This year, Walt Disney’s “Pinocchio” celebrates the 75th anniversary of its original release. Based on a novel by Italian author Carlo Collodi, Disney’s second animated feature may not have a ride at Walt Disney World, but it is featured predominantly in the heart of Fantasyland. At “Pinocchio’s Village Haus,” guests are invited to dine on flatbreads and other Italian-inspired dishes surrounded by a series of charming murals that tell the story of the beloved film.
Each dining room in this popular restaurant is themed to a different scene from Pinocchio’s story. The room celebrating “Geppetto’s Workshop,” for example, features a charming mural based on the moment the Blue Fairy brought the wooden puppet to life. While Geppetto’s pets weren’t present during this scene on film, the artwork here shows Cleo the goldfish enchanted by what she is seeing while Figaro the cat is clearly much more shocked by this unusual event.

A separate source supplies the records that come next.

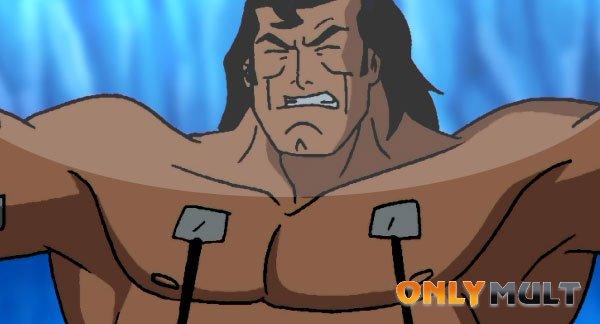 Второй скриншот Супермен: Судный день
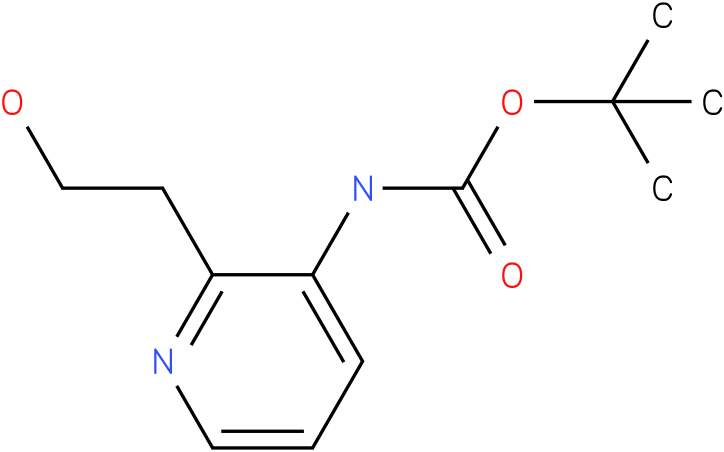 [2-(2-Hydroxy-ethyl)-pyridin-3-yl]-carbamic acid tert-butyl ester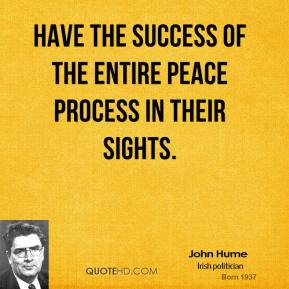 Peace Process quote #1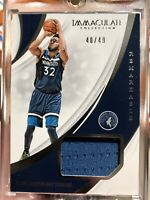 2018-19 Panini Immaculate Remarkable Game Worn Jersey Karl-Anthony Towns 40/49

Although Walt Disney resisted incorporating characters from his animated features into his short subjects, preferring to let each feature stand on its own, the characters of “Pinocchio” seemed to be a notable exception. While Jiminy Cricket would likely be the character the studio would revisit most from the film, Figaro and Cleo would find themselves in a modern setting as the stars of a 1943 animated short fittingly titled “Figaro and Cleo.” Throughout the 1940s, Figaro would also go on to make several more appearances, primarily in shorts alongside Minnie Mouse and Pluto. Even today, Figaro continues to make appearances in the Disney Junior series “Mickey Mouse Clubhouse” and “Minnie’s Bow Toons” as Minnie’s pet. With later appearances far removed from the storybook world of “Pinocchio,” Figaro is proof that cats can live nine lives.